» What to do
In the dog leash thread, what kind of leash does Shell recommend for daily walks and crowded areas?

» Selected extract

Content starts

# Any solution to tangled dog leash?



## hammatron (Apr 19, 2012)

This doesn't happen so much anymore, now that my pup is learning, but when I walk him on the retractable leash, I had lots of problems with him as a puppy getting it tangled in EVERYTHING.
He would run all through benches, or try to play with another dog on a leash, and I would be stuck trying to fish the handle through and around everything to untangle it. I've searched google a ton for solutions but am coming up empty-handed.

Anybody find a product that makes life easier with this problem, while he is still learning?


----------



## Willowy (Dec 10, 2007)

Generally speaking, retractable leashes have a very narrow margin of usefulness. I really hate (due to an unfortunate rope-burn incident) seeing them used on sidewalks (unless locked to a reasonable length so the dog can't run into the street) or other places with a lot of people around. You might find training to be easier if you use a regular leash. Also, it's best for dogs to play off-leash (in a proper dog park or fenced yard, of course), if they're allowed to play with each other, or they could get hurt from getting tangled. And don't let him run up to dogs he doesn't know. . .you don't know how they feel about puppies; he could get bitten.

So, basically. . .supervise him. Only use a retractable leash in an appropriate setting (wide-open areas with no ankles to rope-burn and no hazards like traffic). If he's in an area with a lot of tangle hazards, keep the leash locked so he has to stay near you. Etc.


----------



## Shell (Oct 19, 2009)

Ditch the retractable leash. 

Use a normal 6 ft leash for daily walks and crowded areas (sidewalks, busy parks etc) and a 15 or 20 foot flat 3/4 inch or 1 inch wide "training lead" for open spaces, fetch and training recall (come when called).

Content ends

» Entries shown
Content starts

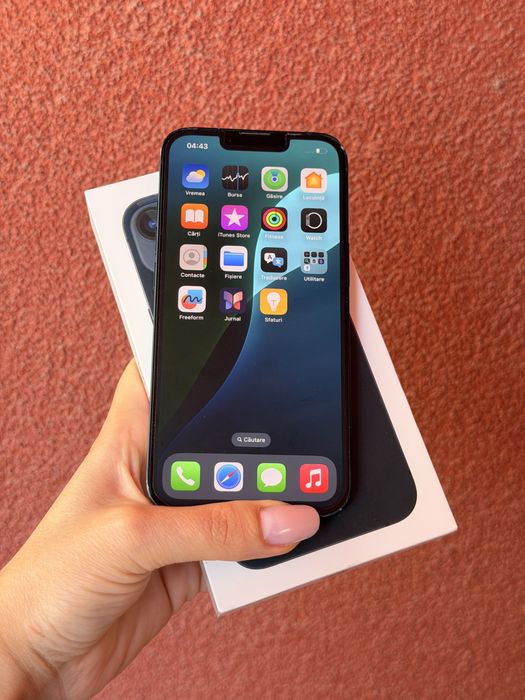 iPhone 13 128GB 100% sanatate baterie
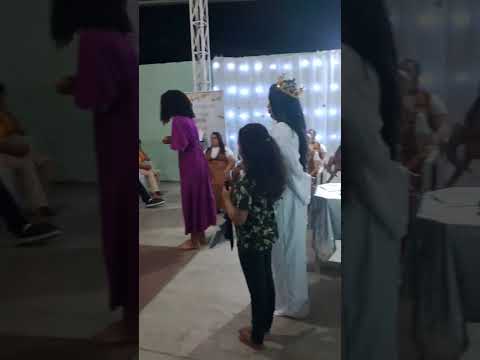 Festa da igreja tenpulo de Sião de Em  Ecoporanga Espírito Santo pastor Mauricio 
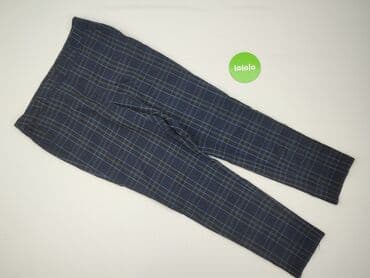 monnari marynarki wyprzedaż: Monnari, Spodnie materiałowe damskie, L — 2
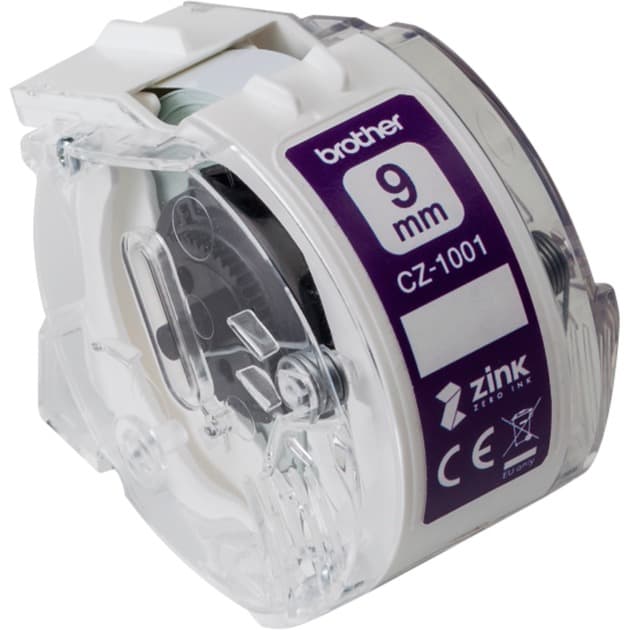 Farbetikettenrolle CZ-1001 – Bild 1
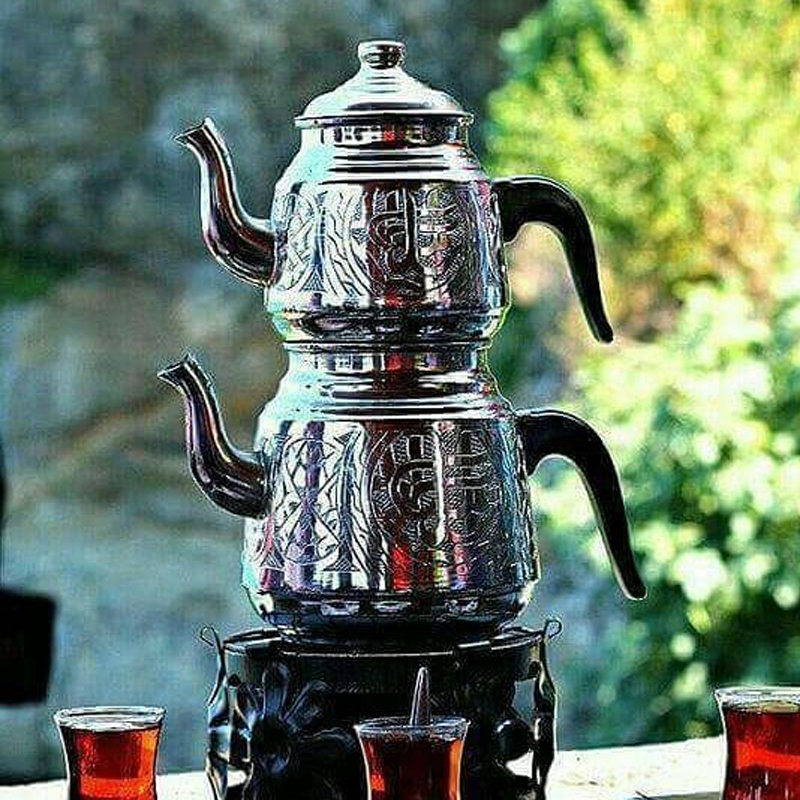 Demlik Çay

Content ends

» Exercise result
A normal 6 ft leash.